MATERIAL TO PROCESS:
▬▬▬

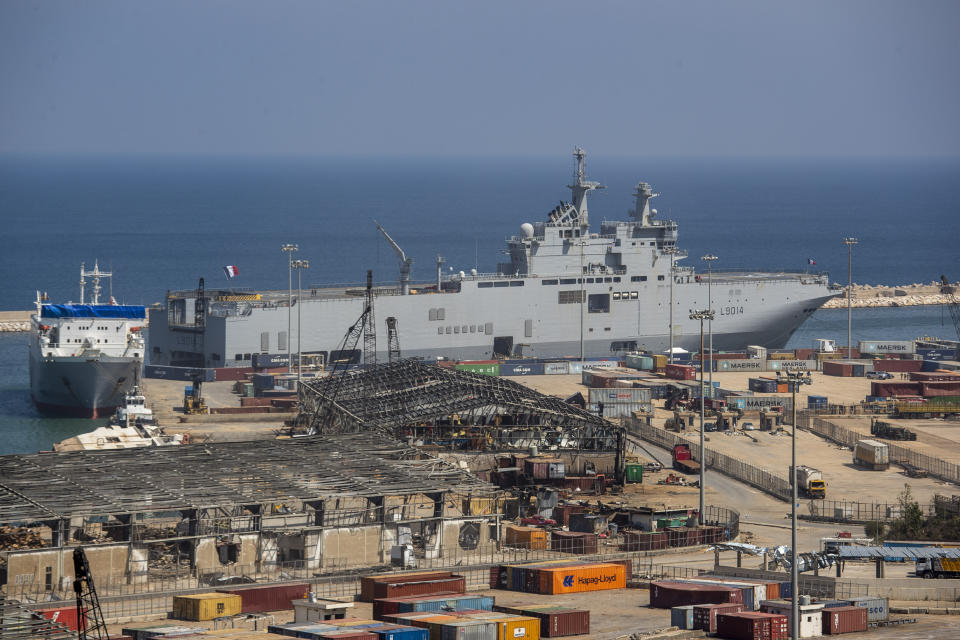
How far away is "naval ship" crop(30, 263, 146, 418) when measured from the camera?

▬▬▬

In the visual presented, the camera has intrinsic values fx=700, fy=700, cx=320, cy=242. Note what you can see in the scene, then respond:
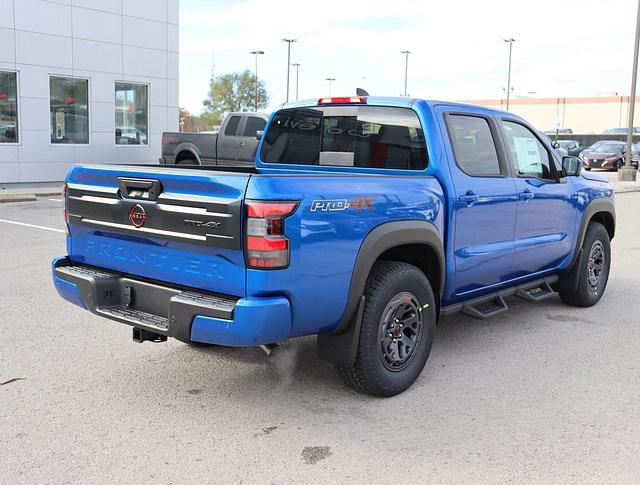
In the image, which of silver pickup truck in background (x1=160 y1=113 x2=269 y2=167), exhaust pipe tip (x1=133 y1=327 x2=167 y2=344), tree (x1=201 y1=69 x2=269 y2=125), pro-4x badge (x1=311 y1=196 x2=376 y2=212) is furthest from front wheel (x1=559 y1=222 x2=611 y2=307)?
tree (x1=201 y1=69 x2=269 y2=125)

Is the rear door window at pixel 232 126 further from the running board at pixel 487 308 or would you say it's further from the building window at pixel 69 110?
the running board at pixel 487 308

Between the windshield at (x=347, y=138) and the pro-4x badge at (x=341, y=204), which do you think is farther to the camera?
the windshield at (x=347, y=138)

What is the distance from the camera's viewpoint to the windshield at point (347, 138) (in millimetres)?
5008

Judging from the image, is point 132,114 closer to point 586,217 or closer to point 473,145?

▬▬▬

WHAT YOU SHOULD DO:
Rewrite everything from the line containing "What is the" down to the line containing "Judging from the", both included, scaling only the distances given as answers: multiply each by 0.85 and round to a whole number, with halves rounded up. Leave all other wording and numbers unchanged.

WRITTEN SOLUTION:
What is the distance from the camera's viewpoint to the windshield at point (347, 138) (in millimetres)?
4257

Judging from the image, is point 132,114 closer to point 586,217 or closer to point 473,145?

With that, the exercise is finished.